Cabinet papers from 1986, released by the National Archives, reveal the then prime minister repeatedly queried the wording of advertisements and leaflets.
One document shows she was warned of the health hazard facing the UK.
Mrs Thatcher responded by questioning the need for a section on "risky sex".
"I should have thought it could do immense harm if young teenagers were to read it," she wrote at the top of a February 1986 memo from David Willetts, then a member of the Number 10 Policy Unit.
In it, Mr Willetts - who later served as a minister under David Cameron - said the health secretary Norman Fowler was proposing to place "explicit and distasteful advertisements about Aids in all the Sunday papers".
Mr Willetts, who had already warned Aids "was one of the most serious public health hazards facing this country for many decades," told her the problem was now so serious the government had to do what Mr Fowler was proposing.
At this time, an estimated 7,500 people had been diagnosed with HIV in Britain after the new disease had crossed the Atlantic. However, there was massive ignorance about how it spread and there were an unknown number of people who had the disease but did not know.
As part of the Aids public awareness campaign a leaflet was sent to every household in the country, there was a week of educational programming and the now-iconic television advertisements, voiced by actor John Hurt, appeared on British screens.
Anxiety fears
Another document released by the National Archive shows Mrs Thatcher's reservations were put forward by her deputy, Lord Whitelaw, who was chairing a Cabinet sub-committee discussing Norman Fowler's text the following day.
After the meeting Mr Whitelaw wrote to her, saying he had raised the question, but had been told by health ministers and the chief medical officer, Sir Donald Acheson, that avoiding the riskiest practices was the only way to stop the spread of the disease and that the passage in question was essential.
"As there was no support at all for the doubts I had aired, the committee agreed that the publicity should go ahead next month," he told her.
On 3 March she tried again. Was the advertisement acceptable to the Advertising Standards Authority, she asked, and had someone checked that it did not fall foul of the Obscene Publications Act?
Yes, she was told.
She still was not happy. "I remain against certain parts of this advertisement," she wrote. "I think the anxiety on the part of parents and many teenagers who would never be in danger from Aids exceeds the good it may do... adverts where every young person will read and hear of practices they never knew about will do harm."
Number 10 wrote to Norman Fowler's office relaying her displeasure, saying: "Your secretary of state will now wish to consider how to proceed in the light of the prime minister's firmly-held views.

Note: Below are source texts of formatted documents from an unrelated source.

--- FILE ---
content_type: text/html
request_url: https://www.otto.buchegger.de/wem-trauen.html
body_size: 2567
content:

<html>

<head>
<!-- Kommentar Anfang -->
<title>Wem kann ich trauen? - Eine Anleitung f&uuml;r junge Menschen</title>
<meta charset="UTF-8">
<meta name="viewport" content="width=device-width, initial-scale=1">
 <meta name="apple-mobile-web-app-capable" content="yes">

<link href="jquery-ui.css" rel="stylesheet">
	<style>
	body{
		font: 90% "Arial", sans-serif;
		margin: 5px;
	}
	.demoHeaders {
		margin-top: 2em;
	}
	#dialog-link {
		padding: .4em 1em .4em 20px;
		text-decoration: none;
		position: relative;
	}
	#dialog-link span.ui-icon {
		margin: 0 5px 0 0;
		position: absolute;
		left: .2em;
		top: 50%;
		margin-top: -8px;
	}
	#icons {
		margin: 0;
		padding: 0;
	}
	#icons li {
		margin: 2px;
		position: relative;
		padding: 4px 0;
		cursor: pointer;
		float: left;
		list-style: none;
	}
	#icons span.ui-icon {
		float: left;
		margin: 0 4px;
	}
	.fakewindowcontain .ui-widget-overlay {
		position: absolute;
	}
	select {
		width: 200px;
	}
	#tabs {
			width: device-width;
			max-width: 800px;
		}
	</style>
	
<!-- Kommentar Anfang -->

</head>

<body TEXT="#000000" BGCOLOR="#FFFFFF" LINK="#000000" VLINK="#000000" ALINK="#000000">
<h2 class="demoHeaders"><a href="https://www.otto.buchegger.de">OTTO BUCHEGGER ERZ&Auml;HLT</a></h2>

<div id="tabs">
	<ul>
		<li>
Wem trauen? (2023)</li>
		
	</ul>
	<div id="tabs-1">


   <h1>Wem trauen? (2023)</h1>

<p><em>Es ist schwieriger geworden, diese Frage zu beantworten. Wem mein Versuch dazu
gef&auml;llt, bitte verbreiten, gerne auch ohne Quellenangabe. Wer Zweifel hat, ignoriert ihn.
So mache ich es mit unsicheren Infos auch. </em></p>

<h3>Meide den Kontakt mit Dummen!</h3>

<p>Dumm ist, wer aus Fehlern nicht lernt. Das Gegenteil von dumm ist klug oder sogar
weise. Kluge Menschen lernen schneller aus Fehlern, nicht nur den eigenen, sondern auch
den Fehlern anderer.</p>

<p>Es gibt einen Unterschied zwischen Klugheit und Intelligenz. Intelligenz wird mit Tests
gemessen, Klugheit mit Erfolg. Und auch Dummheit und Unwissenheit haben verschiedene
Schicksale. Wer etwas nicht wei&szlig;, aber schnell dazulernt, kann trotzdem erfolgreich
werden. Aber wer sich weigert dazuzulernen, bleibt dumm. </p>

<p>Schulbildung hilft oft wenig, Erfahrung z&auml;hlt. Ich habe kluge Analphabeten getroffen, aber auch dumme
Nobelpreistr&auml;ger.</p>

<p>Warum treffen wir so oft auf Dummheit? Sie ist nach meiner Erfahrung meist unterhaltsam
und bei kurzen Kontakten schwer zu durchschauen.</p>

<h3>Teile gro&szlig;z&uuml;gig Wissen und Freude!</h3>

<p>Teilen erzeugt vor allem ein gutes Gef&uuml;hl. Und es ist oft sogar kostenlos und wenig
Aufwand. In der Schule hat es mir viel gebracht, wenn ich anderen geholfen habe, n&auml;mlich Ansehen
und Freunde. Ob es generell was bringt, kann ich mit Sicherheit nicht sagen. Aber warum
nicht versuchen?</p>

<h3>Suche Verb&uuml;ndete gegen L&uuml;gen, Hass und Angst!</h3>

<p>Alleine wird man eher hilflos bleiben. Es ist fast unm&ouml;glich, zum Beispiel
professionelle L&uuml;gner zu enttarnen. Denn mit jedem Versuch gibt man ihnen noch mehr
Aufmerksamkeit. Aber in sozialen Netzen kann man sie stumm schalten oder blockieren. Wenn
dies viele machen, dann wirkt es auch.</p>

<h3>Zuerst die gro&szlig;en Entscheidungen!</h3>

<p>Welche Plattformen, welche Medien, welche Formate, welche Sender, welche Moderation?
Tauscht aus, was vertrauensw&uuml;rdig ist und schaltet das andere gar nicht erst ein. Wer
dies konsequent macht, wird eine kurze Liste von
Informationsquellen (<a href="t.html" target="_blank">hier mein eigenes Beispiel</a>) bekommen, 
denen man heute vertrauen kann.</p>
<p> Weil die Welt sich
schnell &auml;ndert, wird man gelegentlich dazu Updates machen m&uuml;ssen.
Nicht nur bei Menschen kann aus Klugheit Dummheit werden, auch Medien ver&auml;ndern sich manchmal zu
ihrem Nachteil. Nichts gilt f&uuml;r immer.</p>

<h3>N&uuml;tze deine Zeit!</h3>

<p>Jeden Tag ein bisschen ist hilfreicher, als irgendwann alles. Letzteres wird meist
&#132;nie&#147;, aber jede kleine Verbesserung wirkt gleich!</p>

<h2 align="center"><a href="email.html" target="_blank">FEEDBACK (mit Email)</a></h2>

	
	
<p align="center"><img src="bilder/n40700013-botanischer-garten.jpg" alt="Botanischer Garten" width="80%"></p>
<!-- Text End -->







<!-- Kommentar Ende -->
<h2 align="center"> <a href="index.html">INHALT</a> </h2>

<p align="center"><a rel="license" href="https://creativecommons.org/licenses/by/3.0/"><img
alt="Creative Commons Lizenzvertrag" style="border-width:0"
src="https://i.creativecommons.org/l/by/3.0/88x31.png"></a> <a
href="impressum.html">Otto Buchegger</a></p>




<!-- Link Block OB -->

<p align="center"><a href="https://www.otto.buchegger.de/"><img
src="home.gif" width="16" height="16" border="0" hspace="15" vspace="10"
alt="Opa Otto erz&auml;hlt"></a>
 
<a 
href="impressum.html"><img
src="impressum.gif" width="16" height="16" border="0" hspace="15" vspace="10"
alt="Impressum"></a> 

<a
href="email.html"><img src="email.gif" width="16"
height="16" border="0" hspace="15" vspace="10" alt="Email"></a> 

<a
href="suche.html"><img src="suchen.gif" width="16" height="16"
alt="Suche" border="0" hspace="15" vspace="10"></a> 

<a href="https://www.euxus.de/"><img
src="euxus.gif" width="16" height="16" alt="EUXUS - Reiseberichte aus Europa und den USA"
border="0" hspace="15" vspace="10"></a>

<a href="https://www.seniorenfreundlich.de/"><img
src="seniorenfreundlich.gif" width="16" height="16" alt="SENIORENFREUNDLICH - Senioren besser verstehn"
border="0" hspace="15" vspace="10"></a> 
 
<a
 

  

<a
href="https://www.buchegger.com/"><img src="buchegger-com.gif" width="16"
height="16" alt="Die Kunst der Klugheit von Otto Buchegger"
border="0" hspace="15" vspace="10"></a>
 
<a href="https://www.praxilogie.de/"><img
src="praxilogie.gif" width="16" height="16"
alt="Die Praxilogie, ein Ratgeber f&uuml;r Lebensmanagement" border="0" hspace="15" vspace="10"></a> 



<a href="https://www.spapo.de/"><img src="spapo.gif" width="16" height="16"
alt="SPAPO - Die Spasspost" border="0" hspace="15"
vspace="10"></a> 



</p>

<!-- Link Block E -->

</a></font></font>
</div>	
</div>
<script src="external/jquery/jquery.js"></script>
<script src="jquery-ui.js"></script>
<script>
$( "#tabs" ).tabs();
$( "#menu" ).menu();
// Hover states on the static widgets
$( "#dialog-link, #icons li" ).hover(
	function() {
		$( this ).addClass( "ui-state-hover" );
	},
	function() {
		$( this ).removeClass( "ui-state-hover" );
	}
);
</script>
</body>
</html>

He may wish to consider showing the prime minister an amended advertisement which omits the parts which, in the prime minister's view, would be likely to offend."
This was as close as a civil servant could get to issuing a cabinet minister with an order.
The health secretary responded by offering a very minor concession, replacing a section on anal sex with a single phrase.
When a second series of advertisements was planned for June the health department withdrew even the one concession it had made earlier. Documents show Mrs Thatcher agreed.